**TEXT TO READ**
★ ★ ★ ★ ★ ★ ★
Arthur Hayes, former BitMEX CEO and prominent crypto investor, has shared a cautious short-term outlook for the cryptocurrency market.

In a recent blog post, Hayes stated that the market could move sideways or slightly lower leading up to the Jackson Hole economic symposium in August, a key event where central bankers often signal future monetary policy.

One of the main concerns, according to Hayes, is the replenishment of the U.S. Treasury General Account (TGA), which could absorb liquidity from the financial system.

If USD liquidity tightens significantly as a result, Bitcoin may retrace to the $90,000–$95,000 range, despite its recent strength.

Maelstrom Liquidates Illiquid Altcoins Ahead of Expected Market Volatility

In anticipation of this potential volatility, Hayes’ fund, Maelstrom, has reportedly liquidated all of its illiquid altcoin positions.

The move indicates a more defensive stance, with the possibility of reducing Bitcoin exposure as well if market conditions deteriorate.

Hayes emphasized that while the long-term crypto thesis remains intact, short-term macroeconomic headwinds could temporarily weigh on prices. His strategy reflects a broader trend among institutional players to stay nimble amid uncertain monetary conditions.

Investors are now closely watching how liquidity dynamics and central bank commentary will shape crypto market direction in the weeks ahead.

Also Read: Crypto Influencer Arthur Hayes Says “It’s time to go long everything”, Predicts Bitcoin Will Hit $1M By 2028

Arthur Hayes Warns U.S. Treasury Debt Reliance May Hit Structural Limits

Former BitMEX CEO Arthur Hayes has also cautioned that the U.S. Treasury’s increasing dependence on debt issuance to fund government spending could soon reach structural limits, potentially straining traditional liquidity channels.
★ ★ ★ ★ ★ ★ ★
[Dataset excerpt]
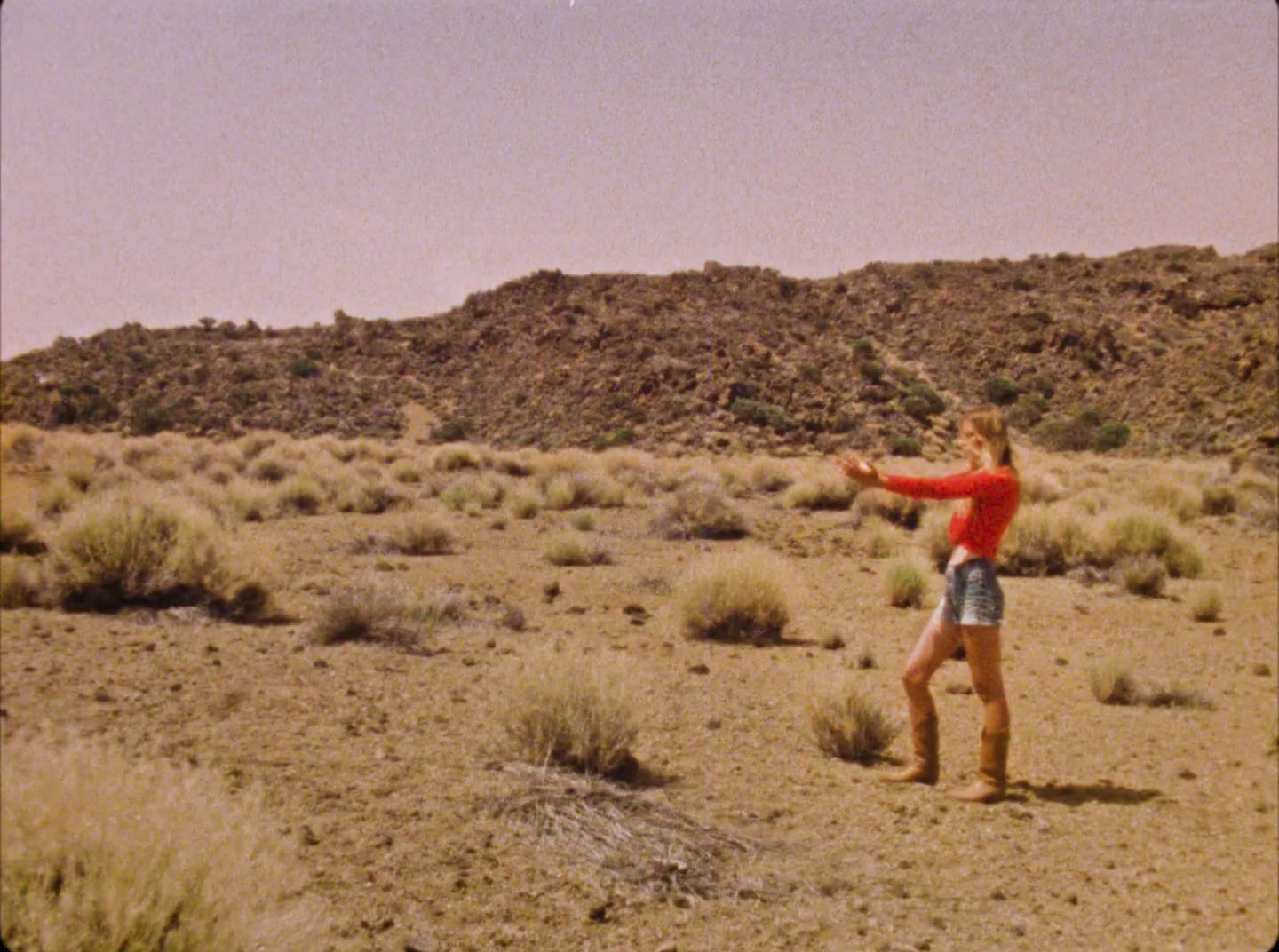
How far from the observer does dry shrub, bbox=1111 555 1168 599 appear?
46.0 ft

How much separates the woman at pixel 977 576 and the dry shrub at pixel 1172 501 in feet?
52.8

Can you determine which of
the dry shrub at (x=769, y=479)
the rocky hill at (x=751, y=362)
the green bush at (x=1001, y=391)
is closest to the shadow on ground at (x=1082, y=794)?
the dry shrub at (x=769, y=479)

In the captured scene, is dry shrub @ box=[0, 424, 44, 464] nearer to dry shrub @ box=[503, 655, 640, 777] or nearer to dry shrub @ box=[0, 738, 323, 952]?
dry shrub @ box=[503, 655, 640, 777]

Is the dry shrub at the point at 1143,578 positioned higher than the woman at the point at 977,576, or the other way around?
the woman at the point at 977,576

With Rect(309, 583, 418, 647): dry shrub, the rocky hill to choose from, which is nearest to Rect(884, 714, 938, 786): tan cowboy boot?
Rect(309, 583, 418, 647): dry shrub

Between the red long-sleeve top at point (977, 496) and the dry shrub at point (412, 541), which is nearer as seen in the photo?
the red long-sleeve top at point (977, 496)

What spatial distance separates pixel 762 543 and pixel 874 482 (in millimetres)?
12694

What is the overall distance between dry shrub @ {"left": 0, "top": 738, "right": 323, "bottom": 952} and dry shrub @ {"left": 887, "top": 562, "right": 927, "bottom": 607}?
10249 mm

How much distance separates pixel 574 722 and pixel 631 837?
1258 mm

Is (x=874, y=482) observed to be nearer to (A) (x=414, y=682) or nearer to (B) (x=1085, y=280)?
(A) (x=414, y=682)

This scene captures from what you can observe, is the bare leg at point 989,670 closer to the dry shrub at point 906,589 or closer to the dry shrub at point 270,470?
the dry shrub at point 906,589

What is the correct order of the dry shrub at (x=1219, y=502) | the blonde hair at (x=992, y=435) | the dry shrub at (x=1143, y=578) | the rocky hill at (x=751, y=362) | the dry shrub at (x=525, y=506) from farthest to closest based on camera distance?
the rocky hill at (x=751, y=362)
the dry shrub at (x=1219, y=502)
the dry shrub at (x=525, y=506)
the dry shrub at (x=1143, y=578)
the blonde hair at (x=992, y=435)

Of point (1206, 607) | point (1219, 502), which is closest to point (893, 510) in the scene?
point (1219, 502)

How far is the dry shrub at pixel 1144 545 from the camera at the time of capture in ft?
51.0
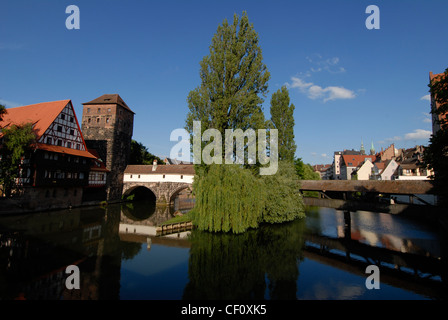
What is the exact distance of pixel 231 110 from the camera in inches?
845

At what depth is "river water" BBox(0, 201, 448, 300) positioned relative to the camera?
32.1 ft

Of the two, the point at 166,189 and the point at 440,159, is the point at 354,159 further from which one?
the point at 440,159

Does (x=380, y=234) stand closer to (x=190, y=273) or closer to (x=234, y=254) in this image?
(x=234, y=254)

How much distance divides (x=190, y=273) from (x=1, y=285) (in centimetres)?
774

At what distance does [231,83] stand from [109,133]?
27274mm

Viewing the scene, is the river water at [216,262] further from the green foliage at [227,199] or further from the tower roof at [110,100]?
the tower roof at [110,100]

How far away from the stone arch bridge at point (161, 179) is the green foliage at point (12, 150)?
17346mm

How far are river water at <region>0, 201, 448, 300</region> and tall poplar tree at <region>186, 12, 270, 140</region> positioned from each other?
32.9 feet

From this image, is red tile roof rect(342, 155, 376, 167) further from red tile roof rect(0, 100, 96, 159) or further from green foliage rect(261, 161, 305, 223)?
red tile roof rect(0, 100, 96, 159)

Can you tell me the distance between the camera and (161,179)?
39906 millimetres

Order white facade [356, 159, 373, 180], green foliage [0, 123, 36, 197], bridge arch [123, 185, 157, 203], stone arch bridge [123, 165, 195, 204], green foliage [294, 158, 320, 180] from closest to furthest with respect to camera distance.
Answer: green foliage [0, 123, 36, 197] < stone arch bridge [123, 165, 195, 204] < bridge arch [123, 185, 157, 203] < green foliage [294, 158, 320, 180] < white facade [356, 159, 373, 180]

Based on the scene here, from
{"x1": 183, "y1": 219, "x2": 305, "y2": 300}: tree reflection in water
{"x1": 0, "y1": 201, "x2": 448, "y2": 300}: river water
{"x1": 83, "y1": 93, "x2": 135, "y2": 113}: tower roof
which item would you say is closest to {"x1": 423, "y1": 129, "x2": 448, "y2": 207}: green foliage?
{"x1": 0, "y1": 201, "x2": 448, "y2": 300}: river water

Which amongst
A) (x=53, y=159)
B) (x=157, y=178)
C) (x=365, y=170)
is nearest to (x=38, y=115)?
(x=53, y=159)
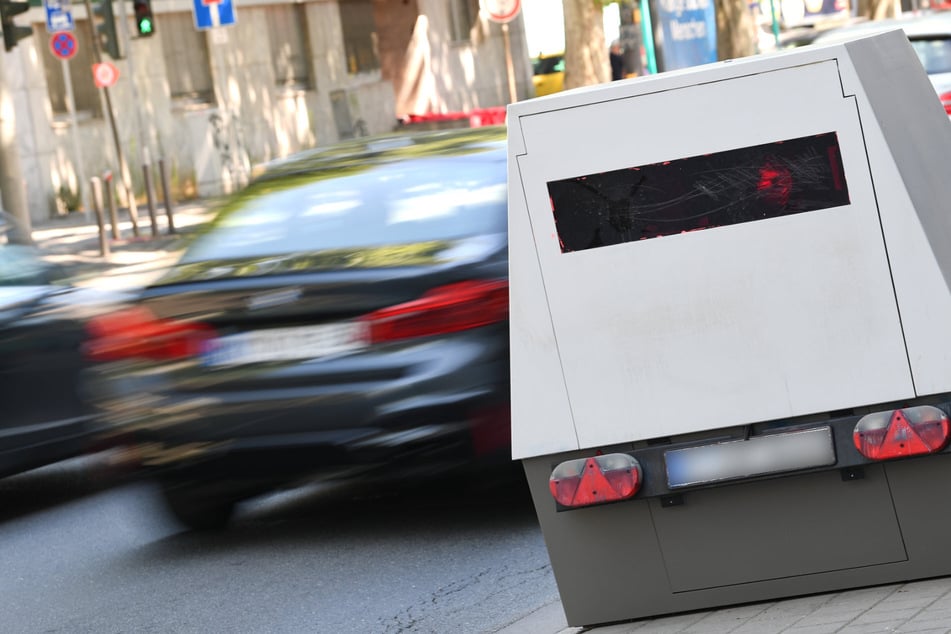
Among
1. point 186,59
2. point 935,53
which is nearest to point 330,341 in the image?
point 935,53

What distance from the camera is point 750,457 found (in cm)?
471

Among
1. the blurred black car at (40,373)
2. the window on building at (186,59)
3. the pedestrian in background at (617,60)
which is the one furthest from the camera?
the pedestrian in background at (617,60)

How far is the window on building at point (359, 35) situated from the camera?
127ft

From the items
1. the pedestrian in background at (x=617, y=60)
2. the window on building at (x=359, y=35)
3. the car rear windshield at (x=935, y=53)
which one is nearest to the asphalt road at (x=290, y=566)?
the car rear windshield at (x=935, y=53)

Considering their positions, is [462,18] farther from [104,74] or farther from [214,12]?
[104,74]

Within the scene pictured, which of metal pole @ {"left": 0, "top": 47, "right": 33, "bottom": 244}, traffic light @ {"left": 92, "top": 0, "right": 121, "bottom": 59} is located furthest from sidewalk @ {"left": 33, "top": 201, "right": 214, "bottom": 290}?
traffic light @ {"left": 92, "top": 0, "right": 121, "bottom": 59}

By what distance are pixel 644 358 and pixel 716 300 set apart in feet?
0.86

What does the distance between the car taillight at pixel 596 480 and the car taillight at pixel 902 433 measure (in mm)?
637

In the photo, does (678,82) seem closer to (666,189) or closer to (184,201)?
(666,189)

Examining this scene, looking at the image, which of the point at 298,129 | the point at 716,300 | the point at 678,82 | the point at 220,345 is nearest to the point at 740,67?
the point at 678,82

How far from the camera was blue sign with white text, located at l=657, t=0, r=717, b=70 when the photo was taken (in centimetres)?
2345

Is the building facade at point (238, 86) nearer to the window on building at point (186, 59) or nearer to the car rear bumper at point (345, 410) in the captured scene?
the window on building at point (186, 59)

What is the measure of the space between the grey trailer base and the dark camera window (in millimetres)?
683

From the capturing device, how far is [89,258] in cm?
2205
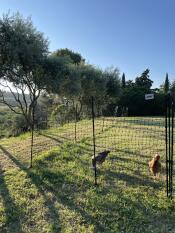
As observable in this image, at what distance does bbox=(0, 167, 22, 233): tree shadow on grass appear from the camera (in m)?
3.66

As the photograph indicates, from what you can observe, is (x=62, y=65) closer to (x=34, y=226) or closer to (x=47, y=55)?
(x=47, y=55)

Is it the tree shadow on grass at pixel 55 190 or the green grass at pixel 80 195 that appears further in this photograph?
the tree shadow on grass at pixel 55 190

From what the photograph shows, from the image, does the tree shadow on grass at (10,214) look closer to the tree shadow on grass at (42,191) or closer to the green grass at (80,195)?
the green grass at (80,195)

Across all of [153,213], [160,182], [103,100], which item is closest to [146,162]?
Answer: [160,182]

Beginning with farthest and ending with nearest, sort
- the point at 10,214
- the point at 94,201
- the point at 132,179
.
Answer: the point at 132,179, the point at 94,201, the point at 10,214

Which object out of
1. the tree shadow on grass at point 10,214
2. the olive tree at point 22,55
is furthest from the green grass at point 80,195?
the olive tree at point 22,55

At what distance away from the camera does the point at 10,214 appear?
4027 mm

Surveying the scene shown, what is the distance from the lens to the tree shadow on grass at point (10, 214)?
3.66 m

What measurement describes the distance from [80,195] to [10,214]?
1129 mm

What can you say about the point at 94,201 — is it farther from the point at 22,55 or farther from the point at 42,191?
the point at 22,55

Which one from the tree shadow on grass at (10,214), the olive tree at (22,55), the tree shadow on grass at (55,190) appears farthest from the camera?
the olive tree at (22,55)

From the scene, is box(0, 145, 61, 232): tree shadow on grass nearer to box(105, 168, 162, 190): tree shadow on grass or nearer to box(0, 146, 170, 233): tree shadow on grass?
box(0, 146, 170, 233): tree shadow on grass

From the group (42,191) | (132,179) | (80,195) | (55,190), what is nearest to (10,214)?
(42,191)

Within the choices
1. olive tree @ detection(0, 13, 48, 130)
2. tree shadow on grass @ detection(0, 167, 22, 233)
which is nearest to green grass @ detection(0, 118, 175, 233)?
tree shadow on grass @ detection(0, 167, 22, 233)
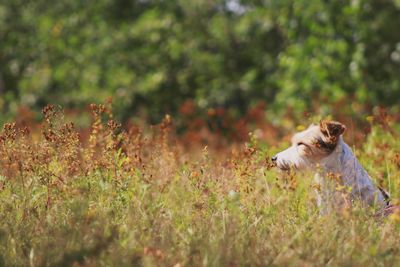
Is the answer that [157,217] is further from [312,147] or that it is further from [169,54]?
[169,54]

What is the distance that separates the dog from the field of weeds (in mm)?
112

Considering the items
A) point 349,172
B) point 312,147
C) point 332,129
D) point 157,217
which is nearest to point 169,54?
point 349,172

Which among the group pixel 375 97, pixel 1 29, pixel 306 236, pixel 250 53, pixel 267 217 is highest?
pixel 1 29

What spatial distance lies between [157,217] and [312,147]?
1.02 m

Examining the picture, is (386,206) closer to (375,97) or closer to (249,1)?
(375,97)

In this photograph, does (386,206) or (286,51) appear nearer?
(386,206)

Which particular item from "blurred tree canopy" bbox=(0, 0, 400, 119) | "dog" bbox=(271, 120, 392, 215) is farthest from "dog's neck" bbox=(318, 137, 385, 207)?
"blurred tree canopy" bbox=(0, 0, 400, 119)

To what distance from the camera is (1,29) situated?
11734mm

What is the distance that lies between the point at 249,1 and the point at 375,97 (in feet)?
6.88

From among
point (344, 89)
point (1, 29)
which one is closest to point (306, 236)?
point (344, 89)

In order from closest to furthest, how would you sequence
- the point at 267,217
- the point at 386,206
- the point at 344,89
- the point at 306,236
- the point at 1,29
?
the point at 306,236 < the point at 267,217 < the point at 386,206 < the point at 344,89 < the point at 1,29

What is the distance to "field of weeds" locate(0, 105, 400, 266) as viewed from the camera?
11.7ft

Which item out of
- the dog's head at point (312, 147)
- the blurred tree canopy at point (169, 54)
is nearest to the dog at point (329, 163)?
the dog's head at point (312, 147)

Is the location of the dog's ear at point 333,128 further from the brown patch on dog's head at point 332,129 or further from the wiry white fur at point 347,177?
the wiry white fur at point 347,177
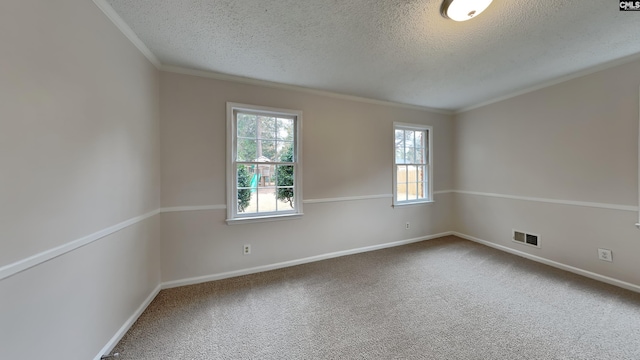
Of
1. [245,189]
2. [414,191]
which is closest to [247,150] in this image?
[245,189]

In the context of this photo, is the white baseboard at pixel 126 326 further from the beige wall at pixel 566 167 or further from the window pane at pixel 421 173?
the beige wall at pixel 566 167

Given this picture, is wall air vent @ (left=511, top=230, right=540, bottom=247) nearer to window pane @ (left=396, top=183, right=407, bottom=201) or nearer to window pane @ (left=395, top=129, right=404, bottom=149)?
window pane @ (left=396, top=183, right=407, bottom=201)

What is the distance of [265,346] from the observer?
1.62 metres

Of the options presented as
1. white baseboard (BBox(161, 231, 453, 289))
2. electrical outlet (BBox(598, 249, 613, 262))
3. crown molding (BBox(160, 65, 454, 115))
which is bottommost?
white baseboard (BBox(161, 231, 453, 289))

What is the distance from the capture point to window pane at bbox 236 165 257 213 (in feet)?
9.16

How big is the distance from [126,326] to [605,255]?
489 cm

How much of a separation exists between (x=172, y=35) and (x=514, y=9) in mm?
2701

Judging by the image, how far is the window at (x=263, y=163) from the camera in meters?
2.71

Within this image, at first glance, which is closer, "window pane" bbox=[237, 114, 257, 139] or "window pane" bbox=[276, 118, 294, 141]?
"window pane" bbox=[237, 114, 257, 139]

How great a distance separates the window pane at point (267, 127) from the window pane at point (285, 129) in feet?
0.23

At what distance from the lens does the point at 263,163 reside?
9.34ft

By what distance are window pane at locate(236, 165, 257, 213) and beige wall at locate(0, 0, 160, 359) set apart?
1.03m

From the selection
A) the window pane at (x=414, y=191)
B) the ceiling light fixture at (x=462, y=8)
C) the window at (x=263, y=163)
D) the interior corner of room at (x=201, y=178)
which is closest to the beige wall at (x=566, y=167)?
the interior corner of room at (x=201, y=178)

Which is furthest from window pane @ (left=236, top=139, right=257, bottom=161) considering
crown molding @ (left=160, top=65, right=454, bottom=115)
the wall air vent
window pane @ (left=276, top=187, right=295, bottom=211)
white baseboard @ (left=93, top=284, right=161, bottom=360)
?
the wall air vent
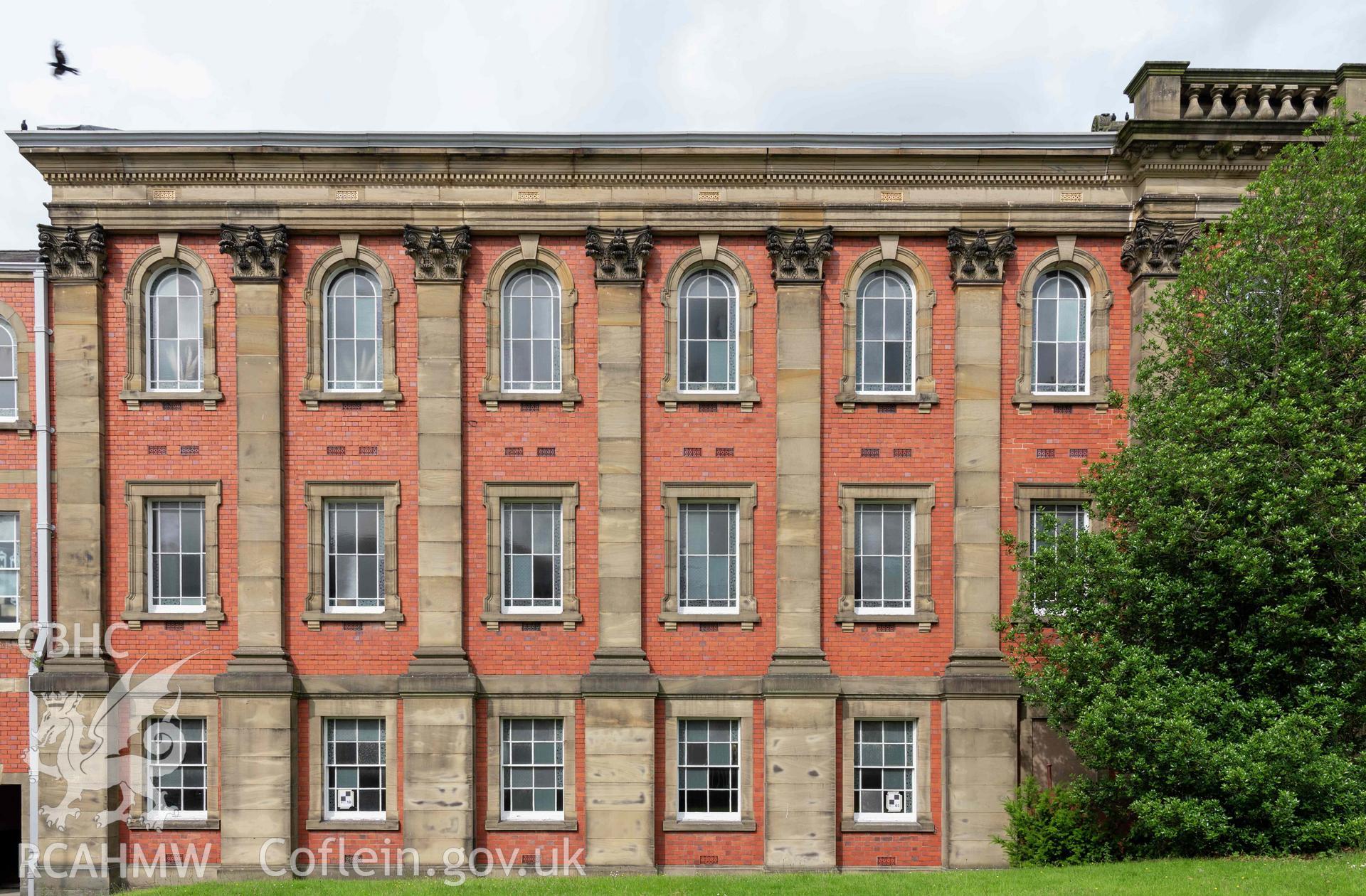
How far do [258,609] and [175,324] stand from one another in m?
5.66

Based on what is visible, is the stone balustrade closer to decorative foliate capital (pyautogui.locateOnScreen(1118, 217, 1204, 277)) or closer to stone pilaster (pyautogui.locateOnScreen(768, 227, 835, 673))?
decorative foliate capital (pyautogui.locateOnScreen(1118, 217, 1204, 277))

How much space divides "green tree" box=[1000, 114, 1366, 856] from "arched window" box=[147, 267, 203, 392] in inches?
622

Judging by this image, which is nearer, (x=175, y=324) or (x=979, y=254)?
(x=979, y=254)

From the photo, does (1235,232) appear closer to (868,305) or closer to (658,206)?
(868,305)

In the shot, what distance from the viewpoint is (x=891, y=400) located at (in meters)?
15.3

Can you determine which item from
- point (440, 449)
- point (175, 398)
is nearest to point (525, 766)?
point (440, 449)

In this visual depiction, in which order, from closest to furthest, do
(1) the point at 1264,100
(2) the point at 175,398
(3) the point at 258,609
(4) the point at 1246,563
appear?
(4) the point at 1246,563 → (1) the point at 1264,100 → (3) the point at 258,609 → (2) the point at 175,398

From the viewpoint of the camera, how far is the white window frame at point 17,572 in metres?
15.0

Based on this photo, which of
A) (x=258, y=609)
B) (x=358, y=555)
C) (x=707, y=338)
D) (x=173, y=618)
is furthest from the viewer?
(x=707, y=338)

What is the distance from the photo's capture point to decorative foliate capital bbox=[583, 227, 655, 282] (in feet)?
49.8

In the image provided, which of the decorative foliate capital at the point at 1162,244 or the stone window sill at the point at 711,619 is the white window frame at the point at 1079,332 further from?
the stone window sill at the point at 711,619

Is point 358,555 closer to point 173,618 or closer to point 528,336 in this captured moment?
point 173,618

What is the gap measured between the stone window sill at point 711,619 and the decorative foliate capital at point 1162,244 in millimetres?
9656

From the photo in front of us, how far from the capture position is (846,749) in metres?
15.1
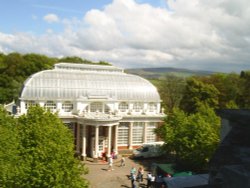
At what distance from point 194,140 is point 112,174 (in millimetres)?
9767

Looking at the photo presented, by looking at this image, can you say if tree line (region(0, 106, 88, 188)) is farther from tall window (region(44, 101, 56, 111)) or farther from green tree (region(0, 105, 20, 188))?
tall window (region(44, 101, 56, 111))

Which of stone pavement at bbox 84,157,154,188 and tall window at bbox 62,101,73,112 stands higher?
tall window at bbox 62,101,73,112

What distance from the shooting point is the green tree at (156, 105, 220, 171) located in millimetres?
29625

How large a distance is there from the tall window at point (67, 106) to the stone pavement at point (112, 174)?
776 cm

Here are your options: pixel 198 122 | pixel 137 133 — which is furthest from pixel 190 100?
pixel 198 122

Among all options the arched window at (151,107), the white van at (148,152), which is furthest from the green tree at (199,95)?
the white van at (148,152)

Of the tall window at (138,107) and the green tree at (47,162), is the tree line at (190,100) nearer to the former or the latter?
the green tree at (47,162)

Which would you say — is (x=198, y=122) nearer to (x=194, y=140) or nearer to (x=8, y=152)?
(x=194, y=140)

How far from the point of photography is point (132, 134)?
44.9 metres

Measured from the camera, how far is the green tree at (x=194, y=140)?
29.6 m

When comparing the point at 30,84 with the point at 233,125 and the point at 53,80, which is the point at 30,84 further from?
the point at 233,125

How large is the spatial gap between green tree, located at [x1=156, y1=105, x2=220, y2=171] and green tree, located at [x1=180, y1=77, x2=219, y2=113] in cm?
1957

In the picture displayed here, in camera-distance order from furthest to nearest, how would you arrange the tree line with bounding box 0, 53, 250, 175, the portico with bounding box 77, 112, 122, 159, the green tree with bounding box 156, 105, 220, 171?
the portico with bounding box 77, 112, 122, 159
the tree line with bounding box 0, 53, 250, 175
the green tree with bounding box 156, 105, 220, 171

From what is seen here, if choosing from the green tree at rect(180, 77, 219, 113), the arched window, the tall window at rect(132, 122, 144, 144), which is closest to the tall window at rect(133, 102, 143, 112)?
★ ★ ★ ★ ★ ★ ★
**GOAL A**
According to the article on Arthur Hayes's crypto market outlook, to what price range may Bitcoin retrace if USD liquidity tightens significantly?
**GOAL B**
Extend the article on Arthur Hayes's crypto market outlook, picking up right after its final sentence.

**TASK RESULT A**
$90,000–$95,000

**TASK RESULT B**
He suggested that the existing financial system may not be able to absorb this growing debt load without consequences for market stability.

In this context, Hayes pointed to stablecoins as a rising alternative source of dollar liquidity, especially as they continue to gain traction in global markets.

He believes stablecoins could play a crucial role in sustaining liquidity flows, acting as a bridge between digital assets and traditional finance, particularly if conventional mechanisms face pressure.

This shift could reshape how liquidity is created and distributed in the global economy.

Also Read: BitMEX Co-Founder Arthur Hayes Says Trump’s Tariffs May Fuel Bitcoin Rally

Hayes Sees Stablecoins as Stealth Form of Quantitative Easing

Arthur Hayes interprets the rise of stablecoins and their role in Treasury markets as a form of stealth quantitative easing.

Instead of the Federal Reserve injecting liquidity by printing money, he believes the private sector will effectively fill this role by issuing stablecoins and purchasing U.S. Treasury bills.

This process increases the dollar supply and helps suppress yields—similar to traditional QE. For crypto markets, Hayes sees this as a bullish development.

As dollar liquidity rises and real yields decline, risk assets like Bitcoin typically benefit.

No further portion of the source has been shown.